This study addresses the challenge of detecting and responding optimally to stealthy, multi-stage intrusions by advanced persistent threats (APTs) on attack graphs under conditions of limited information and asynchronous actions. The authors model the attacker–defender interaction as an asynchronous sequential game on an attack graph and, for the first time, systematically formulate a stochastic game framework under three distinct attacker information assumptions: Stackelberg, blind strategy, and belief-driven. By characterizing attacker behavior through a Markov decision process and integrating game-theoretic analysis, the proposed approach solves the defender’s optimization problem across these informational regimes. The method yields optimal defense deployment strategies that consistently reduce the probability of compromise of critical assets, thereby providing a rigorous theoretical foundation for practical cyber defense operations.

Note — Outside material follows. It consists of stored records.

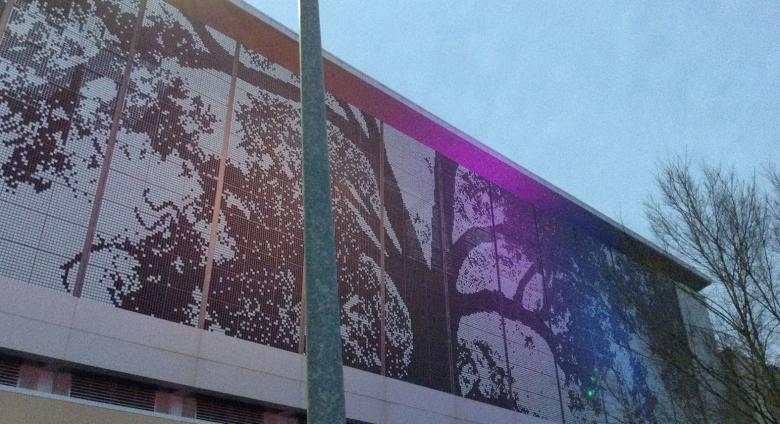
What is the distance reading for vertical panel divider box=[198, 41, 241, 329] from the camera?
13.8 m

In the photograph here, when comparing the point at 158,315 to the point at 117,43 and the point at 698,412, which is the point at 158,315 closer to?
the point at 117,43

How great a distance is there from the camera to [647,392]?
24.8m

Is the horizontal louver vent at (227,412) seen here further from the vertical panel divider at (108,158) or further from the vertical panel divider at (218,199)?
the vertical panel divider at (108,158)

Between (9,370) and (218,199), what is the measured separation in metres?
5.23

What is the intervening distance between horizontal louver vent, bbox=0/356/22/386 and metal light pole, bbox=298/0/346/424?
918cm

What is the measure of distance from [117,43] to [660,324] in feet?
41.5

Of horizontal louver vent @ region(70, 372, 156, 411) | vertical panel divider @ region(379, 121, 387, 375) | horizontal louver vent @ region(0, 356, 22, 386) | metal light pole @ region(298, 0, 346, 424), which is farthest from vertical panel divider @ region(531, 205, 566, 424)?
metal light pole @ region(298, 0, 346, 424)

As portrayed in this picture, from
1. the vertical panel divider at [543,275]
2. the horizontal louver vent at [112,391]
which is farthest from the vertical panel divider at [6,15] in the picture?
the vertical panel divider at [543,275]

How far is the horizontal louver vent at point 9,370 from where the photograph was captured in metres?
11.3

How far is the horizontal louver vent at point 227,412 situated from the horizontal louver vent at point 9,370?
10.9 ft

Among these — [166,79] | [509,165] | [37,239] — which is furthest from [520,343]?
[37,239]

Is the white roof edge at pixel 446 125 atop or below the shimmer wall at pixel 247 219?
atop

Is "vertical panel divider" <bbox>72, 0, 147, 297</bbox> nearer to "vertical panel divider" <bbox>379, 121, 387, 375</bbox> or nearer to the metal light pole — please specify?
"vertical panel divider" <bbox>379, 121, 387, 375</bbox>

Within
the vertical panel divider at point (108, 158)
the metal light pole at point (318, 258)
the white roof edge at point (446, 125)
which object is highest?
the white roof edge at point (446, 125)
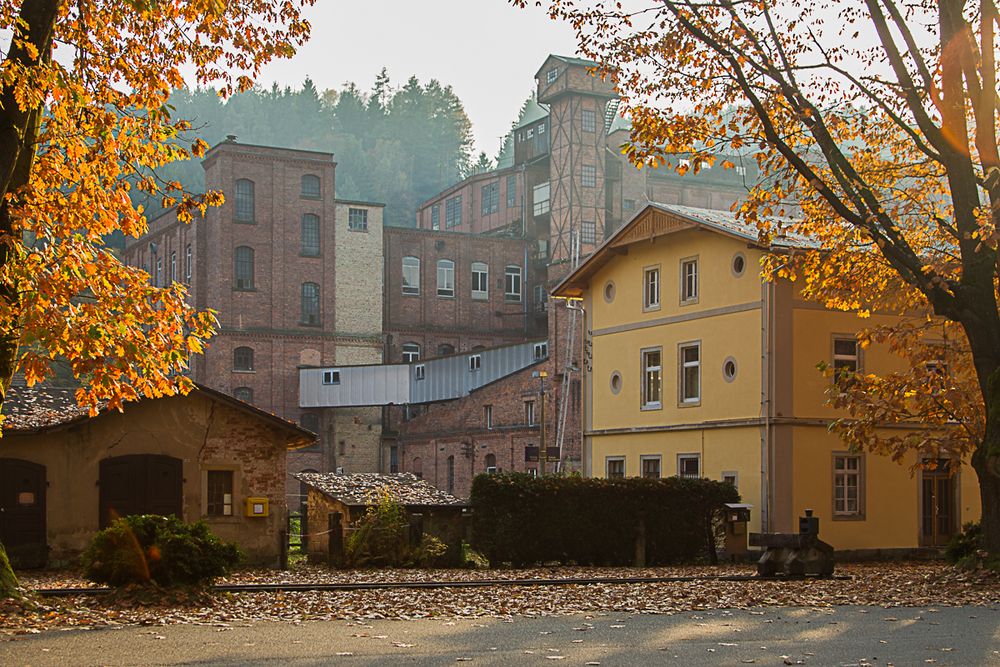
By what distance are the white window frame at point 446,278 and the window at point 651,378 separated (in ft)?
Result: 132

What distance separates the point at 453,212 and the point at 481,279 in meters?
14.0

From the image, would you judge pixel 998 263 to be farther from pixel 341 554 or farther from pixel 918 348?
pixel 341 554

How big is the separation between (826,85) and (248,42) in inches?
423

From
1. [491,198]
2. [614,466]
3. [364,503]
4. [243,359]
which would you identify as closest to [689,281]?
[614,466]

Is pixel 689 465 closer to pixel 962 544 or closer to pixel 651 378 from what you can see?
pixel 651 378

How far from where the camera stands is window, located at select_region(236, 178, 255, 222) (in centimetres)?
6819

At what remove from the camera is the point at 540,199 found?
78.5 m

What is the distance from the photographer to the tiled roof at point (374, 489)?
29.8 m

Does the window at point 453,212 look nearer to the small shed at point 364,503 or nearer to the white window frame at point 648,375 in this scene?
the white window frame at point 648,375

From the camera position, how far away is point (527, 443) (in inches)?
2208

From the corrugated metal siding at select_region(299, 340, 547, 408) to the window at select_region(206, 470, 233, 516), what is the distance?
36.3 meters

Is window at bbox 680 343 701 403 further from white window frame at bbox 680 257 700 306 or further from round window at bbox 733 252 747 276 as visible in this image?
round window at bbox 733 252 747 276

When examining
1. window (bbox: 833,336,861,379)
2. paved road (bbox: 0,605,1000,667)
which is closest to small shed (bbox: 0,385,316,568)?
window (bbox: 833,336,861,379)

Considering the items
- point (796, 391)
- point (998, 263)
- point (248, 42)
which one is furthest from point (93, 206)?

The rapid expansion of Internet use has increased system exposure to cyber threats, with advanced persistent threats (APTs) being especially challenging due to their stealth, prolonged duration, and multi-stage attacks targeting high-value assets. In this study, we model APT evolution as a strategic interaction between an attacker and a defender on an attack graph. With limited information about the attacker's position and progress, the defender acts at random intervals by deploying intrusion detection sensors across the network. Once a compromise is detected, affected components are immediately secured through measures such as backdoor removal, patching, or system reconfiguration. Meanwhile, the attacker begins with reconnaissance and then proceeds through the network, exploiting vulnerabilities and installing backdoors to maintain persistent access and adaptive movement. Furthermore, the attacker may take several steps between consecutive defensive operations, resulting in an asymmetric temporal dynamic. The defender's goal is to reduce the likelihood that the attacker will gain access to a critical asset, whereas the attacker's purpose is to increase this likelihood. We investigate this interaction under three informational regimes, reflecting varying levels of attacker knowledge prior to action: (i) a Stackelberg scenario, in which the attacker has full knowledge of the defender's strategy and can optimize accordingly; (ii) a blind regime, where the attacker has no information and assumes uniform beliefs about defensive deployments; and (iii) a belief-based framework, where the attacker holds accurate probabilistic beliefs about the defender's actions. For each regime, we derive optimal defensive strategies by solving the corresponding optimization problems.